Data and code from: Effects of phylogeny on coexistence in model communities
Data files
Sep 12, 2024 version files 606.98 KB
-
Data-Code.zip
597.31 KB
-
README.md
9.67 KB
Sep 16, 2024 version files 606.99 KB
-
Data-Code.zip
597.31 KB
-
README.md
9.68 KB
Abstract
This repository contains code and data needed for the analyses presented in the paper 'Effects of phylogeny on coexistence in model communities'. In that contribution, by coupling a simple model of trait evolution on a phylogenetic tree with Lotka-Volterra community dynamics, allows us to derive properties of a community of coexisting species as a function of the number of traits, tree topology and the size of the species pool. Our analysis highlights how phylogenies, through traits, affect the coexistence of a set of species. Together, these results provide much-needed baseline expectations for the ways in which evolutionary history, summarized by phylogeny, is reflected in the size and structure of ecological communities. Here we provide de code needed to compute analytic expectations, to simulate community dynamics, as well as the dataset (Biodiversity II experiments, Tilman et al., Science 2001) used to test model predictions.
README: Data and code from: Effects of phylogeny on coexistence in model communities
https://doi.org/10.5061/dryad.cvdncjtck
Description of the data and file structure
This repository contains code and data needed for the analyses presented in the paper 'Effects of phylogeny on coexistence in model communities'.
Files and variables
File: Data-Code.zip
Description: The compressed file contains several files and folders described below.
The folder Data contains the datasets: a sub-folder BiodivII contains Biodiversity II data, and the file Senna.MCC.nex is the Senna tree in nexus format.
The folder Data/BiodivII contains:
- Raw data in the sub-folder Data/BiodivII/RawData, listing (for each year the experiment was conducted) the associated plots, together with the species present in them as well as their biomass at the end of the experiment.

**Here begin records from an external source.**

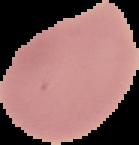
Summary:
  - Image size: 139×145 pixels
  - Image type: segmented cell region on a black background
  - Malaria status: uninfected
  - Preparation: thin blood filmIdentify the blood parasite species.
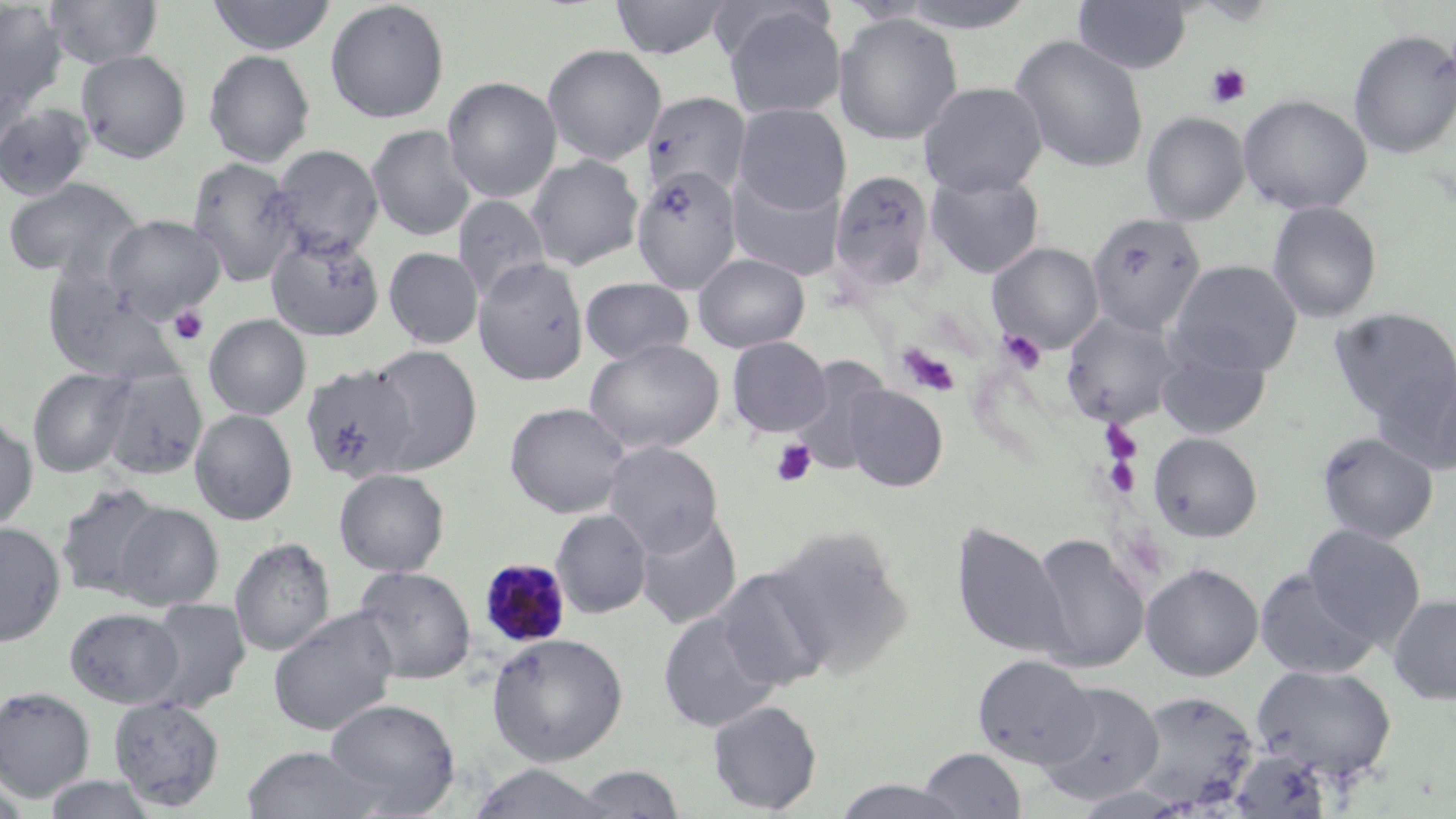

Plasmodium malariae.

Approximate bounding boxes as (x1,y1)-(x2,y2) corner pairs in pixels. Platelet locations: (1204,64)-(1251,108), (168,305)-(210,346), (998,330)-(1046,373), (896,343)-(960,397), (1102,422)-(1143,467), (770,438)-(818,487), (1102,453)-(1143,497). Plasmodium malariae-infected red blood cell locations: (480,558)-(572,647). Uninfected red blood cell locations: (45,0)-(163,69), (207,0)-(337,56), (325,0)-(450,124), (611,0)-(733,59), (891,0)-(1041,33), (1073,0)-(1192,75), (0,2)-(68,113), (720,5)-(846,119), (833,12)-(963,146), (1348,29)-(1456,159), (1011,35)-(1149,173), (542,44)-(667,165), (76,49)-(191,163), (203,49)-(315,167), (442,76)-(562,203), (918,81)-(1049,197), (642,91)-(752,200), (1238,94)-(1373,215), (734,103)-(850,214), (0,104)-(94,201), (1141,112)-(1250,225), (367,124)-(476,241), (269,145)-(383,260), (526,155)-(643,272), (187,156)-(301,286), (631,166)-(742,293), (828,169)-(936,297), (924,170)-(1045,279), (727,171)-(846,282), (2,178)-(143,281), (452,195)-(551,303), (1267,201)-(1383,324), (1086,212)-(1207,337), (103,215)-(224,321), (265,233)-(384,341), (987,242)-(1104,354), (384,247)-(483,348), (694,253)-(810,352), (474,258)-(589,385), (1168,260)-(1303,376), (41,262)-(185,385), (580,277)-(694,365), (1330,308)-(1456,428), (1061,312)-(1182,426), (204,314)-(311,420), (726,336)-(832,438), (584,338)-(724,453), (1156,341)-(1272,439), (365,345)-(482,474), (788,358)-(892,477), (1381,359)-(1456,476), (97,365)-(208,480), (300,365)-(417,483), (28,367)-(135,478), (842,384)-(948,492), (505,402)-(630,518), (190,409)-(297,525), (0,414)-(38,533), (1316,431)-(1439,544), (1148,432)-(1264,542), (603,441)-(723,555), (334,468)-(450,576), (55,483)-(168,601), (114,503)-(223,610), (551,509)-(651,618), (635,509)-(742,630), (0,521)-(65,646), (952,521)-(1071,660), (767,524)-(914,680), (1303,525)-(1426,647), (1029,534)-(1150,672), (230,537)-(335,657), (1141,562)-(1264,681), (353,566)-(476,685), (714,566)-(835,691), (1254,569)-(1379,679), (1388,594)-(1456,705), (141,598)-(250,714), (65,607)-(184,708), (269,608)-(399,737), (659,609)-(782,732), (487,632)-(629,765), (973,654)-(1096,769), (1251,663)-(1397,782), (1035,680)-(1165,805), (0,686)-(95,801), (1130,690)-(1258,810), (108,696)-(226,811), (325,698)-(460,814), (707,700)-(822,814), (241,745)-(389,819), (918,747)-(1027,819), (467,763)-(617,818), (570,764)-(687,818), (41,774)-(161,818), (0,778)-(34,819), (832,778)-(967,819). Optical microscopy. Thin blood film. Image is 1456×819 pixels. May-Grünwald-Giemsa-stained preparation. Single field of view. Captured at 1000x magnification.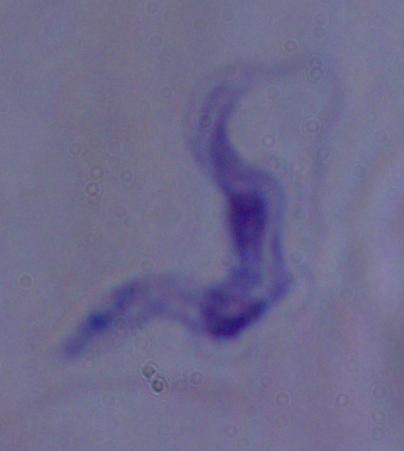

magnification = 1000x
identification = trypanosome
modality = photomicrographIdentify the parasite.
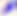

This is Toxoplasma gondii.

Summary:
  - Magnification: 400x
  - Modality: photomicrograph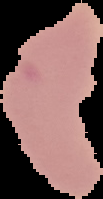

Malaria status: uninfected. Image is 103×199 pixels. Cell region segmented out of the field of view; the surrounding area is masked to black. From a thin blood film.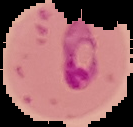

Image is 133×127 pixels. From a thin blood film. Result: Plasmodium parasites identified. Segmented cell region on a black background.Report the malaria status of this cell.
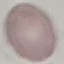

Uninfected.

We refer the reader to the original reference (Tilman et al., Science 2001) for a comprehensive list of variables used.
- The 9 datasets (for some months of the years 2001, 2006, 2007, 2008, 2011, 2012, 2014, 2015 and 2017) filtered by Lemos-Costa et al. in the folder Data/BiodivII/Lemos-Costa (files are named as bioII_year-month.csv in this folder). Each file lists biomasses for all the species considered after filtering, for all the plots that met the requirements (see Lemos-Costa et al., 2023), in units of g/m^2.
- After removing (from the bioII_year-month.csv files) the plots that were not planted with all the 16 grassland species considered in the experiment, we obtained the files bioII_year-month-filtered.csv that can be found in the folder Data/BiodivII. This last filtering procedure was done using the R script filter-biodiversity-datasets.R, which can be found in the repository and is described below.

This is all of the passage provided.